Your goal => Copy the passage on LEP students from "Based on the" to "students (Abedi, 2003)." word for word.

Text excerpt =>
--- begin ---

An effective way to help LEP students reach proficiency in the AYP model is to consider the broader picture using the interactive model. The following are few critical needs:
1. Improve current LEP classification and assessment. There is a need to establish a common definition of English language proficiency and substantially improve the validity of LEP instruments. Among other things, validity of LEP assessment can be enhanced by avoiding cultural biases and reducing unnecessary linguistic complexity of assessments.
2. Improve monitoring of progress. Schools need effective and valid data collection methods that can be used to monitor LEP progress at every stage of a student’s education. Weaknesses must be quickly addressed with appropriate instructional strategies.
3. Improve teacher quality. LEP students need teachers who are well qualified in both language development and content, each of which plays a crucial role in LEP student achievement. The federal government can play a key role in this process by funding and encouraging programs that improve teacher capacity in this dual role. Teachers of LEP students should receive training in content delivery, language sheltering, and the teaching of the academic language.
4. Consider redesignated LEP students as part of the LEP subgroup that established the baseline score. State plans allowing redesignated students to remain in the LEP subgroup for only a limited time are temporary fixes. While new LEP students are added to the subgroup, redesignated students should be retained for AYP reporting. This “semicohort” approach to tracking LEP students allows the progress of redesignated students to be counted toward subgroup AYP progress (Abedi, 2003).
Based on the results of the research, policymakers, lawmakers, and decision makers are urged to take appropriate action to correct the inequities resulting from the NCLB in regard to the subgroups targeted by the legislation, particularly the LEP student subgroup. What is encouraging is that states, in collaboration with the federal government, are taking steps to remedy some of these issues. The hope is that these continued efforts will bring more fairness into the assessment of and accountability for LEP students (Abedi, 2003).

--- end ---

Provided data =>
--- begin ---

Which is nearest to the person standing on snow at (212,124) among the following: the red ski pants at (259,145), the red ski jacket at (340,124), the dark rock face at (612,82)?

--- end ---

Result of this exercise =>
Based on the results of the research, policymakers, lawmakers, and decision makers are urged to take appropriate action to correct the inequities resulting from the NCLB in regard to the subgroups targeted by the legislation, particularly the LEP student subgroup. What is encouraging is that states, in collaboration with the federal government, are taking steps to remedy some of these issues. The hope is that these continued efforts will bring more fairness into the assessment of and accountability for LEP students (Abedi, 2003).